Intro
Midjourney is an AI-driven platform that specialises in generating images from natural language inputs. It was built by an independent research lab with the same name, consisting of only 11 full-time staff to date, yet generating over $200m ARR and 16 million users - having only started less than 2 years ago.
In this case study, we will examine the key factors contributing to its success, focusing on technical product and product marketing strategies, what lies ahead for the company, and some more high-level points for consideration.
I hope you enjoy the read.
Source: Midjourney showcase
The Beginnings of Midjourney: Foundation and Development
Early Days: The Formation by David Holz
Midjourney was established in 2022 by David Holz. Before that, Holz's background includes studies in physics and math, followed by a pursuit of a PhD in applied math, a period during which he also worked at NASA and the Max Planck Institute. In 2011, he relocated to San Francisco to start Leap Motion.
Leap Motion, known for its precise hand-tracking technology similar to a 3D mouse, gained significant traction with over 300,000 developers using the technology, attracted funding from major VCs - an experience that would later influence Midjourney - and eventually was acquired by Ultrahaptics for $30M in 2019. [1]
Transition to Midjourney:
After Leap Motion, Holz found himself contemplating the future and what people would need in an uncertain world. He identified three core pillars he believed to be essential: reflection, imagination, and coordination. This contemplation and his personal philosophy significantly influenced the conceptualization of Midjourney. [1]
Origin of the name:
Holz attributes the concept of Midjourney to Daoist influence, specifically Zhuangzi. On the name itself though, Holz says he feels like we are actually mid-journey - that “we come from a rich and beautiful past, but ahead is this wild, unimaginable, unfathomable future”. [2]

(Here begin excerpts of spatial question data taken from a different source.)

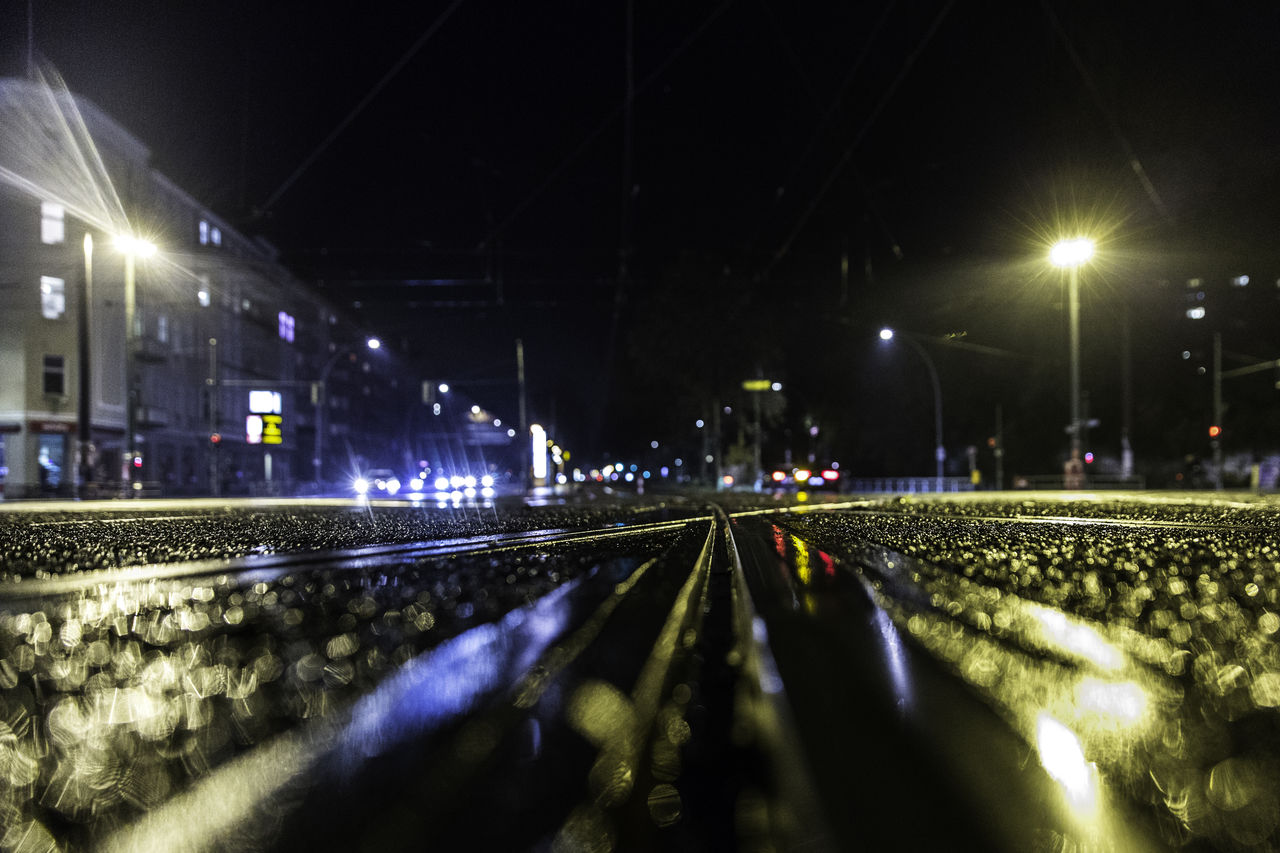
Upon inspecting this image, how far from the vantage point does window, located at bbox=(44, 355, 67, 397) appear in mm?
41844

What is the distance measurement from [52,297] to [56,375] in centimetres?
354

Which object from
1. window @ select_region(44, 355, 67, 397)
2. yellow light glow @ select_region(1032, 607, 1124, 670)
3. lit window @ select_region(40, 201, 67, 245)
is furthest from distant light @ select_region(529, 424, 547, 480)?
yellow light glow @ select_region(1032, 607, 1124, 670)

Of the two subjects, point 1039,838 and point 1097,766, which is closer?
point 1039,838

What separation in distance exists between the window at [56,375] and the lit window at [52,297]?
192 cm

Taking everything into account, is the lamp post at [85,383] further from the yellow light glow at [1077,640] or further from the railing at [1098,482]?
the railing at [1098,482]

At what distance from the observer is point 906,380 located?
68.1m

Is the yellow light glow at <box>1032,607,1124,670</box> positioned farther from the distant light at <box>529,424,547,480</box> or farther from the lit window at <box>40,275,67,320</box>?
the distant light at <box>529,424,547,480</box>

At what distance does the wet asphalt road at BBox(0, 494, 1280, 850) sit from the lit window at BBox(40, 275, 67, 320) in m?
39.4

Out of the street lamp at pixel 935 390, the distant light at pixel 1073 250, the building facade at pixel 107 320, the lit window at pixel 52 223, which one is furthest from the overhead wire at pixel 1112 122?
the lit window at pixel 52 223

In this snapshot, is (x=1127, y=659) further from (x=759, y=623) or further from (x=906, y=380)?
(x=906, y=380)

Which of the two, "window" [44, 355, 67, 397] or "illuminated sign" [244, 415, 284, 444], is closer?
"illuminated sign" [244, 415, 284, 444]

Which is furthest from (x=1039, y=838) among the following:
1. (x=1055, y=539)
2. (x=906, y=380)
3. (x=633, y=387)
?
(x=633, y=387)

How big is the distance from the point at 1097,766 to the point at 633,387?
3077 inches

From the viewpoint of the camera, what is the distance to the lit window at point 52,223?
42062 mm
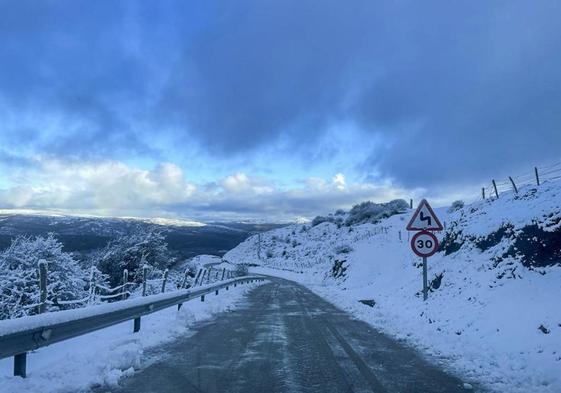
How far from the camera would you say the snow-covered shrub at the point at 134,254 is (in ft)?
119

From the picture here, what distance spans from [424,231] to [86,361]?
10623 mm

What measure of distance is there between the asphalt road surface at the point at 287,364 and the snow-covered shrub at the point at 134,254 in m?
25.0

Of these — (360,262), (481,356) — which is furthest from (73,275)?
(360,262)

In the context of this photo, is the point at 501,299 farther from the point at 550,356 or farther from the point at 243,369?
the point at 243,369

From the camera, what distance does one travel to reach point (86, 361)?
7.46 m

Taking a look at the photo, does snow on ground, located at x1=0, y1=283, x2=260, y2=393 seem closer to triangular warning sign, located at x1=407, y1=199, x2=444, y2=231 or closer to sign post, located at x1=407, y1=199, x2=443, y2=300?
sign post, located at x1=407, y1=199, x2=443, y2=300

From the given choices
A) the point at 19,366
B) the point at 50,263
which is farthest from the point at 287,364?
the point at 50,263

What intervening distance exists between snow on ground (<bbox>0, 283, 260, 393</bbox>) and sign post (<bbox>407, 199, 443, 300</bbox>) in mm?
7426

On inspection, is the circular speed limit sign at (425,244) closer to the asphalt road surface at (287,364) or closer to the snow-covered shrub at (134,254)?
the asphalt road surface at (287,364)

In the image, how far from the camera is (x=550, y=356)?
26.5ft

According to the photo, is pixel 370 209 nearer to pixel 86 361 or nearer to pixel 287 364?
pixel 287 364

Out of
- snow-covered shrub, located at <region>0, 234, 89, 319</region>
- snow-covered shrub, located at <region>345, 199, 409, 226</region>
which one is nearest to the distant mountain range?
snow-covered shrub, located at <region>0, 234, 89, 319</region>

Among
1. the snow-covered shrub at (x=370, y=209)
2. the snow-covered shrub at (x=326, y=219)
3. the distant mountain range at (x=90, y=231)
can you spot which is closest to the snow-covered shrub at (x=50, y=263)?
the distant mountain range at (x=90, y=231)

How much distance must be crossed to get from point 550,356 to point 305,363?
4135mm
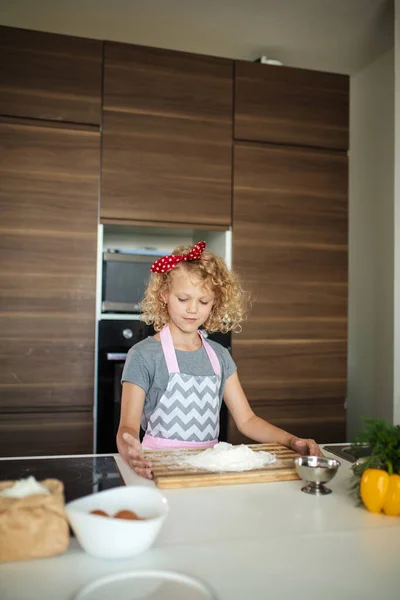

The Vision is bigger than you think:
Holz envisioned Midjourney not just as a technology product but as a platform for creativity and expression. He focused on creating an AI-powered platform that would transform text prompts into visual imagery, enabling users to explore new realms of creativity and imagination. This vision was rooted in his belief in the power of AI to expand human imagination and capability.
“We don’t think it’s really about art or making deepfakes, but — how do we expand the imaginative powers of the human species?” [3]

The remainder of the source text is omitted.